Speaking of the NYT’s Gary Rivlin and his penchant for spilling blood, his story today about “tourist VCs” is just such an example of blood-letting. He uses three people as his sample, Stewart Alsop, Mitch Kapor and David Beirne. He begins his tale with the “washed out” Alsop.
We agree with Fred Wilson’s criticism. The story falls short on some of its reasoning.
Rivlin’s debarks with a summary paragraph that includes the following line: a hot topic among the Silicon Valley cognoscenti has been the exodus of “tourist V.C.’s,” as people from nonfinancial backgrounds are known here.
Hmmm, what cognoscenti is he referring to? He doesn’t say…
Whoever they are, they must be pretty slow. This story could have been written three years ago. Beirne and Kapor left a few years ago (before the recent two-year timeframe in which the story contends there’s been a drop-off in VC professionals), and Alsop left last year. Meanwhile, we at the Mercury News and elsewhere were writing about the exodus through much of 2002 and 2003.
Lower down in the story we find that the best VCs are people without financial backgrounds, Michael Moritz (a journalist like Alsop) and John Doerr (engineer, sales). So why the reference to non-financial backgrounds up top? It’s a Silicon Valley truism that you have to have operating experience, i.e., worked at a real start-up or other fast-growing company, to succeed as a great venture capitalist. In fact, you could argue it was the young ibankers — precisely the guys with a modicum of finance background — who became the fly-by-night VCs.

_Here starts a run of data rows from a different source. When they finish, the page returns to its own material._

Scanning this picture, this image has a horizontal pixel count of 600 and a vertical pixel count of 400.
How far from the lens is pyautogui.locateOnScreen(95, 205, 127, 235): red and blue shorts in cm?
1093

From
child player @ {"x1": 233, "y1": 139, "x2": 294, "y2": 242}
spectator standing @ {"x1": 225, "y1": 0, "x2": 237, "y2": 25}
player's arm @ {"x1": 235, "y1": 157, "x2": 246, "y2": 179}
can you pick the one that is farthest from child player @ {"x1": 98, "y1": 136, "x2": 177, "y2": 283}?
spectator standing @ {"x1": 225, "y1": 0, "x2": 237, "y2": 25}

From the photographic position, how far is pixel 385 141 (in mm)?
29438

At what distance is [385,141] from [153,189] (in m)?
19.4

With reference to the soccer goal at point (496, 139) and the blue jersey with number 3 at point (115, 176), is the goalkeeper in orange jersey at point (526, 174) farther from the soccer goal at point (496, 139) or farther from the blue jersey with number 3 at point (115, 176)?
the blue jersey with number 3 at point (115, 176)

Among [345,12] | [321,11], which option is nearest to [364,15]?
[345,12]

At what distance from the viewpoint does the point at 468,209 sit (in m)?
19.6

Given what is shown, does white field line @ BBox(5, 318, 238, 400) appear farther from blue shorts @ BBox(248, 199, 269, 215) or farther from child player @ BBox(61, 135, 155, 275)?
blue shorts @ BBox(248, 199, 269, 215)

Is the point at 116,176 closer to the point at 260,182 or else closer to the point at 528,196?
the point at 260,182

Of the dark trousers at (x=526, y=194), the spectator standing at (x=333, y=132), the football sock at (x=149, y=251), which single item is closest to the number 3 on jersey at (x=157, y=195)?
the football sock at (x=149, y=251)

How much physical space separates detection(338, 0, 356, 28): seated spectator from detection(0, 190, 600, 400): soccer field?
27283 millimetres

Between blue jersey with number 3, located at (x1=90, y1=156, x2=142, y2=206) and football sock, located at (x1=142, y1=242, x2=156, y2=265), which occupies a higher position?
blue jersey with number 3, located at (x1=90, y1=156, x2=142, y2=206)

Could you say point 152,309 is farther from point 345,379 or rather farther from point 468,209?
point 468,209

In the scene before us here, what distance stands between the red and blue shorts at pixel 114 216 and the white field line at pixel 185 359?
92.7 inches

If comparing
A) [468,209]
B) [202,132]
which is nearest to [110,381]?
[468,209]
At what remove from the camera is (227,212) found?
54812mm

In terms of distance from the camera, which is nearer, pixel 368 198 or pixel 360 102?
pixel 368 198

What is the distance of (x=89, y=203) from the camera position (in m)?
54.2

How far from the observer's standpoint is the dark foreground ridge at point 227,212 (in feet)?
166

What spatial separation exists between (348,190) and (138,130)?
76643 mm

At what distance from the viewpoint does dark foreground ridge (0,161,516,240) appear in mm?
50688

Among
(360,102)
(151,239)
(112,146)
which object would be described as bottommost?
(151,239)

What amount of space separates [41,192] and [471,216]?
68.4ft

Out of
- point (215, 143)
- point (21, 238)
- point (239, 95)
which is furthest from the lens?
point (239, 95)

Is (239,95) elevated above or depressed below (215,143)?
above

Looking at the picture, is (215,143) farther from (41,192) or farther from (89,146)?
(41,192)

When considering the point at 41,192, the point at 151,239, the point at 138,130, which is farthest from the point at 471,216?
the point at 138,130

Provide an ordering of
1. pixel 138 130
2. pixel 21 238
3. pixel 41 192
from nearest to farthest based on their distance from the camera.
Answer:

Coupla other things: Guys like Alsop and Kapor aren’t tourists. They’re pretty serious guys, and will likely be around tech, and tech investing, for a while. Here we find that Kapor has been investing for 20 years. Why doesn’t Kapor’s phenomenal investment in UUNet count? (If the story wants to limit Kapor’s record to his stint as an institutional VC investor, that’s a different story.) Alsop is more than “considering” a new venture firm. It has a name: Agenda Capital. And if Beirne has returned a billion to investors, how does that fit in?
Finally, the online version of the NYT story leaves off a graphic chart that was in the newspaper: the one showing there’s been only a minor drop in overall professionals entering VC over the past year or so, and that the total number has actually increased since the bubble burst in 2000. Then you throw in the angel investors out there, and you may have no drop off at all, even recently. The real story may be: Why are all these VCs still around?